━━ GIVEN DATA ━━
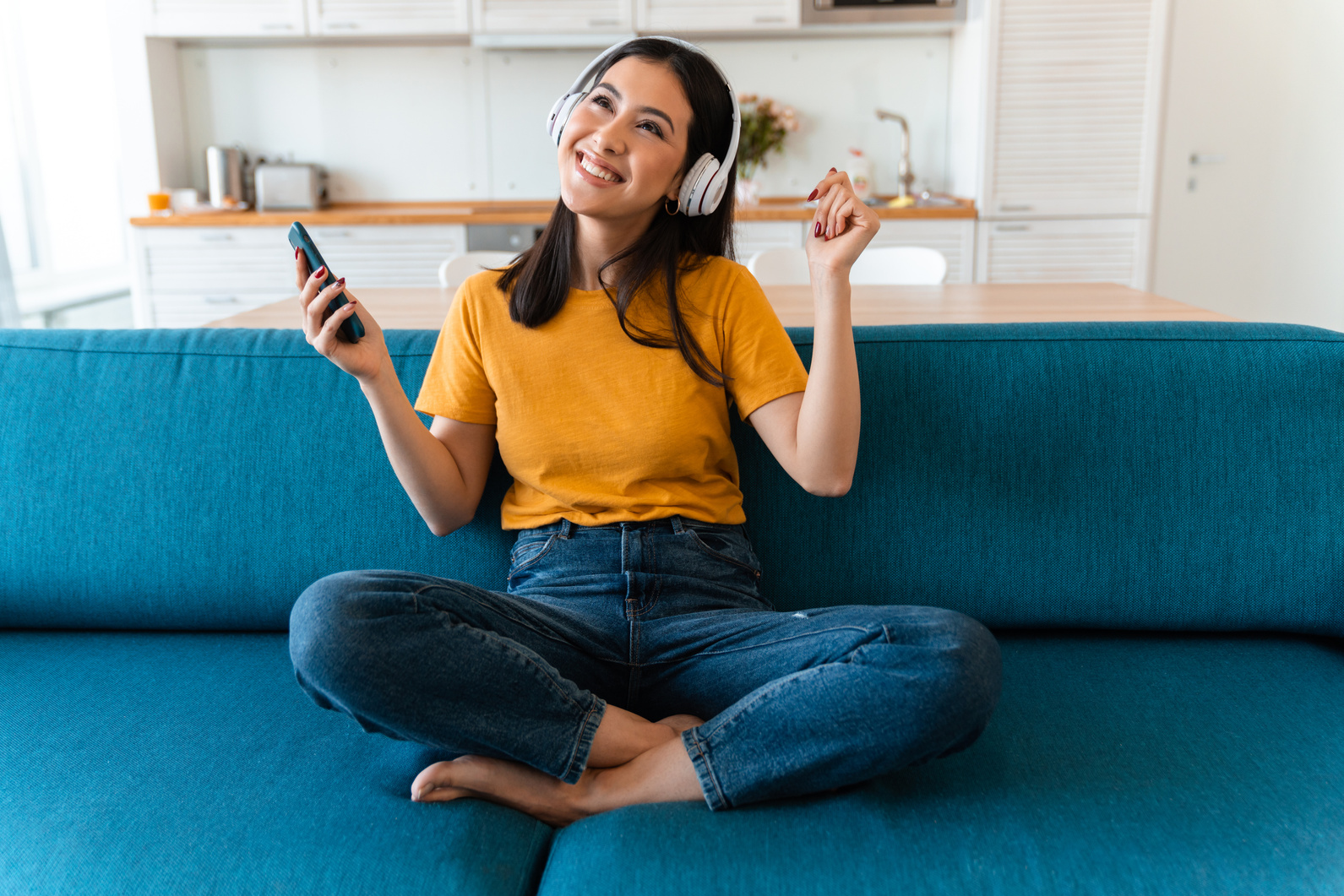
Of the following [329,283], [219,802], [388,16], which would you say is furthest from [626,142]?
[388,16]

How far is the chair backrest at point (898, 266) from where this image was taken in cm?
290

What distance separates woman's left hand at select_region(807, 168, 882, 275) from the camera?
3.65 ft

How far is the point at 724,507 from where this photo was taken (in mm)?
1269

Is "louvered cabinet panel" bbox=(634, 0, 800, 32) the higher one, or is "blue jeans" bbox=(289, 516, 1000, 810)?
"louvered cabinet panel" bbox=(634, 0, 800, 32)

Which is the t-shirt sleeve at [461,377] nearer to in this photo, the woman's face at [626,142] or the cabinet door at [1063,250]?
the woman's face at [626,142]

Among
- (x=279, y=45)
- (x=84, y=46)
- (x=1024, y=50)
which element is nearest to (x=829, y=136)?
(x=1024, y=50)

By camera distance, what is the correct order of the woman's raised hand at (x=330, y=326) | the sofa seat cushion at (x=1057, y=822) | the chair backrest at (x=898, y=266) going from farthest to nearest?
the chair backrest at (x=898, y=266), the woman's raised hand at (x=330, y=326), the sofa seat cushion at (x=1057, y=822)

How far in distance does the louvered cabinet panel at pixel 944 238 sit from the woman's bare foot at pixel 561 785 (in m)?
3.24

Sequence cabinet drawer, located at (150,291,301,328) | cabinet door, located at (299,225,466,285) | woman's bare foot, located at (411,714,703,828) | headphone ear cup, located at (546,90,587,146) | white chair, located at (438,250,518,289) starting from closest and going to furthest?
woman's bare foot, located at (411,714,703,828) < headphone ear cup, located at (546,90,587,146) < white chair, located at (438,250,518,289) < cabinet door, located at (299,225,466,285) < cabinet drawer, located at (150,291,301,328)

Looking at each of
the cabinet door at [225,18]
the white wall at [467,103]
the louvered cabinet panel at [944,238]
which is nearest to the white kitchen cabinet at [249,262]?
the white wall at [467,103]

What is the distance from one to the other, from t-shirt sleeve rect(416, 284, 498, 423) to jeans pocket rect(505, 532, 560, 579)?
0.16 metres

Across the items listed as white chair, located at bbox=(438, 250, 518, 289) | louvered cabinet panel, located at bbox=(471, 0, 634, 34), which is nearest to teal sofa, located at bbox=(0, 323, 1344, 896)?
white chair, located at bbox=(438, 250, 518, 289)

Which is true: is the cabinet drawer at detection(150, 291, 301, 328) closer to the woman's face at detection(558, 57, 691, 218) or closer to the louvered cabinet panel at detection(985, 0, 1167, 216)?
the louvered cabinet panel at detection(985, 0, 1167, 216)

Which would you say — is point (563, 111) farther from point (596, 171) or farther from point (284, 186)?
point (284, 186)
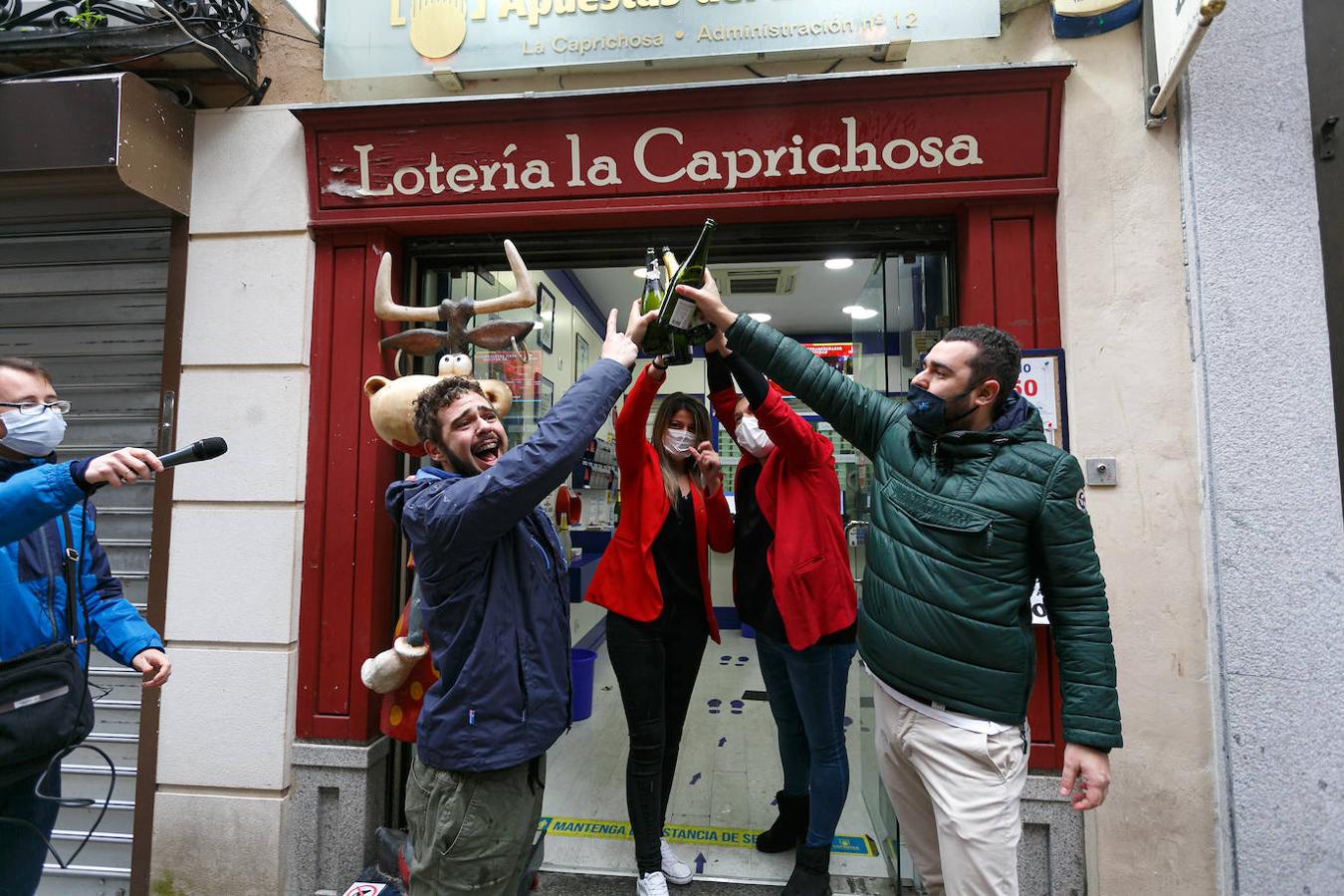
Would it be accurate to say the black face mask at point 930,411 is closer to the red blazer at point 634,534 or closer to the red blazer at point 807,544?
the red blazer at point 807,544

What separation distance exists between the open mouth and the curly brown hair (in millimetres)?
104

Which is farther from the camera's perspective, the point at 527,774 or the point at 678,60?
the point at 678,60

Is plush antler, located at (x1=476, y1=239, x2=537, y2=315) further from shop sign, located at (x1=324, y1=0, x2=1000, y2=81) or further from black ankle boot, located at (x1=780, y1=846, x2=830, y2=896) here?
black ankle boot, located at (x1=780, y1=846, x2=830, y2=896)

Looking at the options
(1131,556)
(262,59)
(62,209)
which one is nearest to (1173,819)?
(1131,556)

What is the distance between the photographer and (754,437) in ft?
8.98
━━━
━━ GIVEN DATA ━━
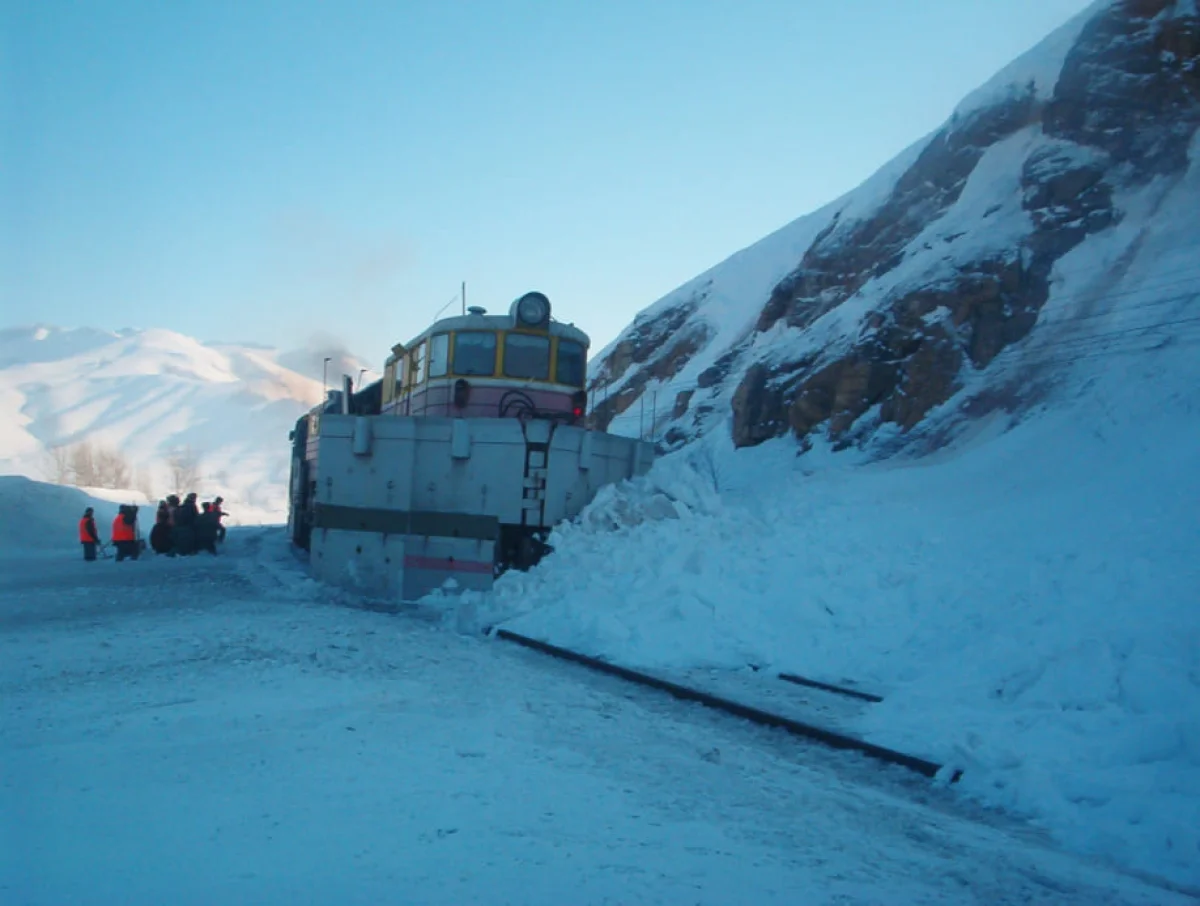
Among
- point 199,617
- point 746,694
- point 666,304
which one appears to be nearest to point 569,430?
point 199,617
━━━
PROBLEM STATEMENT
Count the lines of the data above that contain the string "detection", treating uppercase and lowercase as different, and reply with the number only.

THE OUTPUT
2